Abbott started his career working for the Manchester Locomotive Works before becoming an assistant engineer with the Long Island Rail Road at the Glen Cove branch. He then joined the Pittsburgh, Fort Wayne and Chicago Railroad as an assistant engineer, provided a layout for the town of Canton, Ohio, and became a civil and mining engineer. He also became a lawyer, joining the Ohio bar and specializing in patent law.

In 1872, he became vice-president and chief engineer of Wrought Iron Bridge Company, a company that specialized in prefabricated bridges. In 1879, Canada introduced the National Policy which applied a 25 percent tariff on imported fabricated steelwork and ironwork. With the support of the Wrought Iron Bridge Company, Canadian engineers created a new Canadian enterprise called Toronto Bridge Company, and Abbott became a minor shareholder and consultant. Toronto Bridge Company struggled to be profitable in its first year of operations, so Abbott was appointed as president and chief engineer. As president, company sales improved but were limited by having their headquarters in Toronto.

==Dominion Bridge==

Abbott and his colleagues seized control of Toronto Bridge Company and formed a new company in Montreal on September 23, 1882, called the Dominion Bridge Company Limited. The company focused on manufacturing iron and steel, and building bridges throughout Canada, particularly railroad bridges for the Canadian Pacific Railway. Abbott was its president and chief engineer, and also a salesman for the company.
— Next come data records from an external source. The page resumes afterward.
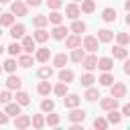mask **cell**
Here are the masks:
<instances>
[{
  "mask_svg": "<svg viewBox=\"0 0 130 130\" xmlns=\"http://www.w3.org/2000/svg\"><path fill=\"white\" fill-rule=\"evenodd\" d=\"M126 85L122 83V81H114L112 85H110V95L112 98H116V100H120V98H126Z\"/></svg>",
  "mask_w": 130,
  "mask_h": 130,
  "instance_id": "obj_1",
  "label": "cell"
},
{
  "mask_svg": "<svg viewBox=\"0 0 130 130\" xmlns=\"http://www.w3.org/2000/svg\"><path fill=\"white\" fill-rule=\"evenodd\" d=\"M81 45H83V49H85V51H89V53H95V51L100 49V41H98L95 37H91V35H87V37H83V41H81Z\"/></svg>",
  "mask_w": 130,
  "mask_h": 130,
  "instance_id": "obj_2",
  "label": "cell"
},
{
  "mask_svg": "<svg viewBox=\"0 0 130 130\" xmlns=\"http://www.w3.org/2000/svg\"><path fill=\"white\" fill-rule=\"evenodd\" d=\"M26 10H28V6H26L24 2H20V0L10 2V12H12L14 16H26Z\"/></svg>",
  "mask_w": 130,
  "mask_h": 130,
  "instance_id": "obj_3",
  "label": "cell"
},
{
  "mask_svg": "<svg viewBox=\"0 0 130 130\" xmlns=\"http://www.w3.org/2000/svg\"><path fill=\"white\" fill-rule=\"evenodd\" d=\"M67 35H69V28L63 26V22H61V24H55V28L51 30V37H53L55 41H63Z\"/></svg>",
  "mask_w": 130,
  "mask_h": 130,
  "instance_id": "obj_4",
  "label": "cell"
},
{
  "mask_svg": "<svg viewBox=\"0 0 130 130\" xmlns=\"http://www.w3.org/2000/svg\"><path fill=\"white\" fill-rule=\"evenodd\" d=\"M85 116H87V114H85V110H79L77 106H75V108H71V112L67 114L69 122H73V124H75V122H83V120H85Z\"/></svg>",
  "mask_w": 130,
  "mask_h": 130,
  "instance_id": "obj_5",
  "label": "cell"
},
{
  "mask_svg": "<svg viewBox=\"0 0 130 130\" xmlns=\"http://www.w3.org/2000/svg\"><path fill=\"white\" fill-rule=\"evenodd\" d=\"M81 65H83V69L85 71H93L95 67H98V57L91 53V55H85L83 59H81Z\"/></svg>",
  "mask_w": 130,
  "mask_h": 130,
  "instance_id": "obj_6",
  "label": "cell"
},
{
  "mask_svg": "<svg viewBox=\"0 0 130 130\" xmlns=\"http://www.w3.org/2000/svg\"><path fill=\"white\" fill-rule=\"evenodd\" d=\"M79 102H81V98L77 95V93H65L63 95V104H65V108H75V106H79Z\"/></svg>",
  "mask_w": 130,
  "mask_h": 130,
  "instance_id": "obj_7",
  "label": "cell"
},
{
  "mask_svg": "<svg viewBox=\"0 0 130 130\" xmlns=\"http://www.w3.org/2000/svg\"><path fill=\"white\" fill-rule=\"evenodd\" d=\"M100 108L104 110V112H110V110H118V100L116 98H104L102 102H100Z\"/></svg>",
  "mask_w": 130,
  "mask_h": 130,
  "instance_id": "obj_8",
  "label": "cell"
},
{
  "mask_svg": "<svg viewBox=\"0 0 130 130\" xmlns=\"http://www.w3.org/2000/svg\"><path fill=\"white\" fill-rule=\"evenodd\" d=\"M16 120H14V126L18 128V130H24V128H28L30 126V116H26V114H18V116H14Z\"/></svg>",
  "mask_w": 130,
  "mask_h": 130,
  "instance_id": "obj_9",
Abbott designed the first through cantilever bridge in North America for Reversing Falls in Saint John, New Brunswick. Abbott also designed the Lachine Bridge in Montreal and the Grand Narrows Bridge on Cape Breton Island.

In October 1887 Abbott took a temporary leave from the company for health reasons, but returned in March 1888. He left the company permanently in June due to his health.

==Return to the United States, death and legacy==

Abbott moved to New York City in 1889 and continued as a director of the Wrought Iron Bridge Company. In 1889 he began working for the New York Rapid Transit Railway, and the following year he resigned as president of Dominion Bridge, but remained as a consultant to the company. He became the chief engineer for NY Rapid Transit and a consultant with other American railway companies.

While working in Maine, Abbott's health declined again but he remained in the state for an additional year. He traveled back to Andover, and died there on August 18, 1896.

In 1891, he was elected as a member of the American Society of Civil Engineers.